The width is the aspect we see disqualify boots most often and, more often than not, the problem is that boots are too narrow. But where a boot feels tight matters so much so consider where they feel narrow: the instep which is behind the ball of your foot, the “toe box” which is the width at the ball of your foot, or the toes themselves?
-Heat-molding – This typically helps a lot and remedies your specific foot.
-Lacing techniques – It’s remarkable how much comfort skipping a pair of eyelets can give. See here.
-Material stretching – Synthetic materials will stretch very little (unless they are heat-moldable) but leather, and suede in particular, can stretch quite a bit. This takes time of course (how much time depends on various aspects of the leather like thickness) but things can be sped up some with leather conditioner or a lot by your local cobbler with a boot stretcher.
FEELING IT IN YOUR SOLE (arches, heel height, heel lift)
Aftermarket insoles are pretty much the only way to accommodate abnormal arches or any arches really because almost all skates and boots come with worthless insoles (Jackson, Luigino, & Mota being exceptions: theirs are useable). There are many options for insole upgrades like Superfeet, for example, but in our experience, no company beats Dr. Scholls for variety or cost.
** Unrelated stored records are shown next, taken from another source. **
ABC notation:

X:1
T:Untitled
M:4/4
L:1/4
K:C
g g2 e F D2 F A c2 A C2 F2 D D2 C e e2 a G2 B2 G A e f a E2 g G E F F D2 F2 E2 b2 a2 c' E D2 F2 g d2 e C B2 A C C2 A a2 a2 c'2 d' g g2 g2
The top of your foot between your toes and ankle is called your instep and it really matters. Things don't often go wrong here but it can be terrible when they do. If your instep is high and your footwear doesn't accommodate, stress fractures are very possible (and they suuuuck). Also, fun fact: all your foot's blood circulation is on top of your foot and if your instep is high or you just have a habit of clamping down your laces (we call it "crank-itis"), blood flow is restricted which can make your foot cold or numb. Add the fact that female blood circulation just isn't really strong, and you can have a lot working against you.
High instep solutions
-Lacing techniques. See here.
“Heel lift” is when you shift your weight onto your toes and your heel moves upward in the back of your boot. This isn’t bothersome for everyone but for those whom are sensitive to it, it’s maddening. Heel lift is nearly impossible to eliminate since skate plates/frames are rigid (unlike running shoes for example) and your foot is not so any foot flexing will create incongruence between the sole of your foot and the sole of your boot. So temper expectations.
Heel lift solutions
-Lacing techniques. See here.
-Heat-molding - During the heat-molding process, squeeze the boot at your achilles and above your heel while the boots are cooling to close the material around your foot.
-Straps – Many boots have instep straps built in which help but aftermarket straps like Powerslide Myfit straps give the advantage of holding your foot down to both the boot AND the plate/frame making your heel more static.